This is what I’ve remembered. It was 1947, I was 6 years old.
We lived in the small town of Mount Union, Iowa, Henry County, in the southeast corner of the state. (The town is now so small its few residents voted to unincorporate three years ago. At the time of this memory, it was a busier little town, and my father was the local Methodist minister.
It was a weekday afternoon; he was driving home, most likely from a hospital visit in nearby Winfield. For some reason I can still see/imagine/remember him driving alone in his 1939 black Chevrolet sedan driving east on what Google Maps now calls 150th Street, and shortly before the right turn onto “Racine Ave” for the last two miles into Mt. Union, he spotted ahead of him the thick smoke and probably flames of a barn fire.
Now I don’t recall if I’ve seen a barn burning to the ground, but it’s as if I have a few times in my lifetime - at least vividly in my imagination. In that part of Iowa, the land is flat and rich, and the barn is the grandfather building of the entire farm complex. When it burns, there’s nothing can stop it. You and the neighbors a probably a volunteer fire department from the town do your best to rescue the animals, and perhaps a tractor or major implement or two. I’ve seen in-town fires, like when my old wood-frame High School was destroyed. But a prairie farm barn fire is a wondrous and dreadful sight to behold.
And so my father made a decision to go to the fire rather than heading home. After all these years I have often pondered that decision.
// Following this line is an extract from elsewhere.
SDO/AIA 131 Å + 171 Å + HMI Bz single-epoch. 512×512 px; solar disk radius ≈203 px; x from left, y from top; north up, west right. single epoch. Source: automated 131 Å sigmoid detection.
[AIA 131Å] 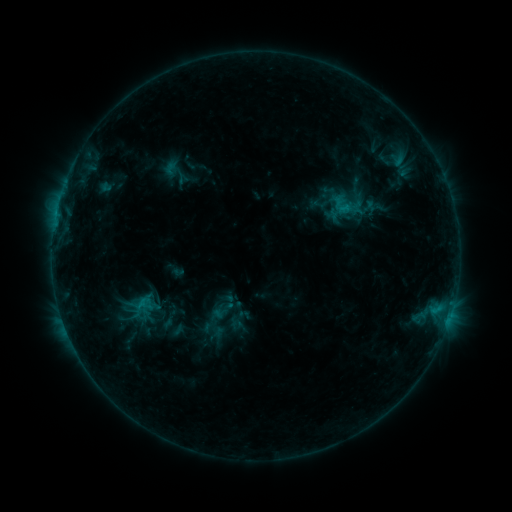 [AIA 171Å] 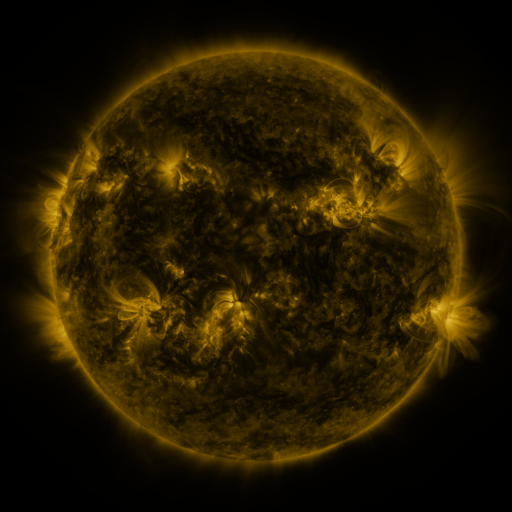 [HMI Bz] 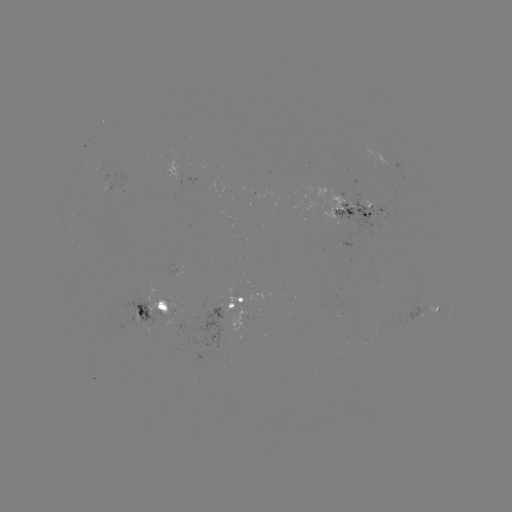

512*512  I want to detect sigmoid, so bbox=[328, 191, 358, 218].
But for some reason, had never asked him. As if it was his own secret life.
The Whys
What I do know is this: Somewhat later he arrived home - and my mother was furious. “Why didn’t you come get us, so we could have been there too?” I have few memories of my mother being angry, and especially at my Dad, but this time was memory-worthy. And in retrospect it was easy to understand. Here she was a preacher’s wife (sometimes an ordeal in itself) caught in a not-so-very exciting small Midwest town with two young children, ages 6 & 3. (My brother hadn’t shown up yet.) But somehow, that wasn’t the life blood for me of this memory.
Of course, I would have enjoyed being with him at such a spectacle. That goes without saying - and that it could have been a ‘fun’ family outing. But I have no memory of such a disappointment, even though I’m sure it was on my mind.
My father, to my memory, said little or nothing. I don’t recall him offering a defense, perhaps not even an apology. And if he did, that wasn’t germane to my memory of the event. He may have made a comment that the extra 25 minutes to get the family there together would be to miss the height of the fire.
One other ‘reason’ could have been that as the local ‘preacher’ perhaps there was some human tragedy he could rush to ‘minister’ to. But my father wasn’t one as a matter of course to think that way. He was a quiet and introspective man, and his knowledge of human tragedy was more apt to give added depth to a sermon than to ‘chase fires.’
In truth, it would have been more like him to have rushed home to gather us up and take us. My father was not a selfish man, and yet to the best of my awareness this had been a selfish behavior. That’s been the long mystery behind this memory.
For many years that was the extent of my holding this memory close to me.
Proud of Him
Only recently, in my own elder years, has my curiosity been reawakened to this apparently seminal memory.
It wasn’t like him, but I cherish the memory because it was so unlike him. I was actually proud of him. Not proud in that he stood up to my mother. That’s not a part of either his or my own character or history.
It’s that deep even iconoclastic nature, that subtle independent streak that had always been there in him. It wasn’t a cynicism (self-centeredly critical), nor a nihilism (like a fatalism). But something always there quietly running the show from a deep-soul place. And I’m tempted to embellish the early memory with the possibility that after my mother’s ‘outburst’, nothing else was ever said. She knew the man she married, deeply loving him, supporting him, at times suffering him - but always knew the depth of his caring and wisdom, both for his family and for his world.
This was a man who left little rich bits of himself, all over the Midwest, in little churches, and other small places, in a scattered collection of deep friendships, sometimes not knowing for sure if any of those little seeds would ever germinate and grow.
He was wonderfully unselfish. I think all he did for himself was to think and read - and care. I know whenever I wanted to talk, he’d set down whatever he was doing to spend time with me.
I begin now to understand why he went to the barn fire by himself. In my mind I watch a singular old black chevy heading down that straight flat SE Iowa prairie road. He needed replenishing, this time for himself, as a solitary man, watching, absorbing, being fed by the desolate power of that great and terrible fire.
He needed to go alone. And he did.
Then he could go home. Where I was.
I think now I understand.
Maybe I always did.
And I love that man for it.
Pay attention
Comments (1)
Wow
....thank you, Bill. As I am now semi-retired the stories of my life surprisingly offer different insights I never saw before. It’s taken many years to see the strength my father had and embrace that heritage. Thank you, Bill, for an elegant story and insight.